Чарльз Сноу - Поиски
Мне очень хотелось, чтобы Одри разделила со мной мои волнения, хотелось хоть немного дать ей понять, какие открытия ждут меня впереди. Это придало бы еще большую остроту ощущениям, если бы я мог ей сказать: «Я пока не берусь утверждать, но если это так… Неужели ты не видишь, в какую стройную схему укладываются все факты? Посмотри, какая четкая здесь связь. Ты понимаешь, что мы начинаем находить закономерности в этих джунглях!»
Но это было невозможно. Несколько раз она просила меня объяснить ей мою работу, но, несмотря на ее живой ум, никогда не могла что-либо понять. Я всегда чувствовал себя неловко, видя, как ее глаза, обычно такие живые, становились далекими и непонимающими. Она с огорчением говорила:
— Прости меня, дорогой, но я все-таки не понимаю.
Я мог только объяснить ей, что мои идеи многое обещают, что настроен я оптимистически и, возможно, мне удастся сделать серьезное открытие, и она изо всех сил старалась продемонстрировать свой энтузиазм по поводу того, что ей было совершенно недоступно. Но даже при этих обстоятельствах мне бывало приятно рассказывать ей свои новости, и меня согревала ее горячая готовность откликнуться.
Мои конкретные практические притязания она схватывала очень легко и поддерживала меня. У меня зародилась одна мысль, которая крепла по мере того, как я обретал уверенность в себе. Я хотел иметь большую лабораторию, которая разрабатывала бы мои идеи и работала под моим руководством.

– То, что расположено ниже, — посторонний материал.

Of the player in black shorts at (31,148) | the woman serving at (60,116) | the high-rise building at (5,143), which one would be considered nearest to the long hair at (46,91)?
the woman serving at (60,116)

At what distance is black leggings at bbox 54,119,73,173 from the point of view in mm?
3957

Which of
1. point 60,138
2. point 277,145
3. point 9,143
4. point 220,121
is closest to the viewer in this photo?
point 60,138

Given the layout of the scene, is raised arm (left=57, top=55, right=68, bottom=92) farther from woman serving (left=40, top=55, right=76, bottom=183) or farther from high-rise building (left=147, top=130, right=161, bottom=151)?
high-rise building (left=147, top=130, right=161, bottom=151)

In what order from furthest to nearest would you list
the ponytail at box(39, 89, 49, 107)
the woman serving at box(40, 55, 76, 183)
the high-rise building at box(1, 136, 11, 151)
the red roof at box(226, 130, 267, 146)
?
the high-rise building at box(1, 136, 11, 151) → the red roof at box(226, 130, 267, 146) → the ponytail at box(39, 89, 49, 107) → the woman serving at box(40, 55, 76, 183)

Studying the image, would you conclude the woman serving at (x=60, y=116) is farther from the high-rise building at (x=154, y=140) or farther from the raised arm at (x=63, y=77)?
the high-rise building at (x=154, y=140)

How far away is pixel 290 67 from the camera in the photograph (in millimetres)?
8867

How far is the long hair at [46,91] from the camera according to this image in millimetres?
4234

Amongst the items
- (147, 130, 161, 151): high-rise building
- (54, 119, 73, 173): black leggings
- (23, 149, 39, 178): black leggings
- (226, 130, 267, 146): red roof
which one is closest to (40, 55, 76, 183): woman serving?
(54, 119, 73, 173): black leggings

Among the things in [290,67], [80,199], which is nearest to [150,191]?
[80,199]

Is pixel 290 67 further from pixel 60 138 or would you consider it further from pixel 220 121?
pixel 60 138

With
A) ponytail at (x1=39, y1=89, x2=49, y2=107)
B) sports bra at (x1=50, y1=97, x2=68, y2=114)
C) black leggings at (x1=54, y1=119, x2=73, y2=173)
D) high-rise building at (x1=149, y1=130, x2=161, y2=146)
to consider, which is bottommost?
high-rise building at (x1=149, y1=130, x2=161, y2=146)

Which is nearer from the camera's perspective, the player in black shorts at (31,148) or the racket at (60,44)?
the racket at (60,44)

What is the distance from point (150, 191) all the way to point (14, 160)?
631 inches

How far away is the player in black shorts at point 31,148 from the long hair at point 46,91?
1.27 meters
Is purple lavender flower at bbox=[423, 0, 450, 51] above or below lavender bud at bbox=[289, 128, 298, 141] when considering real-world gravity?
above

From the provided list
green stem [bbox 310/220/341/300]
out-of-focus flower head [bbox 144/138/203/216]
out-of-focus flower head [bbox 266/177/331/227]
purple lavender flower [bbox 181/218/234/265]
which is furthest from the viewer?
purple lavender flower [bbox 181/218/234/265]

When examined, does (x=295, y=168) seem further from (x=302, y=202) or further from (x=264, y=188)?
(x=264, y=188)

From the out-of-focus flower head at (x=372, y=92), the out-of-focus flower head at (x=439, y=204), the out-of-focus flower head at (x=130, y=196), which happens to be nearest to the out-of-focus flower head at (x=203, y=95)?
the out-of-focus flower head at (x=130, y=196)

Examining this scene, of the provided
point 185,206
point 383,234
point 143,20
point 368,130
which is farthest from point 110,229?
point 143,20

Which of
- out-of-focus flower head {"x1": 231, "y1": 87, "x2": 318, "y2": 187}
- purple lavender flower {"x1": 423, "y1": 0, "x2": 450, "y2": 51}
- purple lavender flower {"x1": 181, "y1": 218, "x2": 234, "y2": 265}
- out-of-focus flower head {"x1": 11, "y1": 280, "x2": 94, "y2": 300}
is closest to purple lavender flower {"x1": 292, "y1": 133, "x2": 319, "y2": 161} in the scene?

— Ты понимаешь, — объяснял я, — через несколько лет в нашем распоряжении будет достаточное количество физических методов, чтобы начать наступление на проблемы органики. Даже на проблемы биологии. И они должны решаться комплексно. Десять человек, работающих совместно, принесут гораздо больше пользы, чем сто человек, работающих порознь. Они за несколько лет проделают огромный путь в химии и биологии. И я собираюсь заставить их сделать это.
— Ты будешь сидеть за письменным столом и по телефону давать команду? — улыбалась она. — Тебя будут называть профессором, и ты будешь зарабатывать кое-какие деньги.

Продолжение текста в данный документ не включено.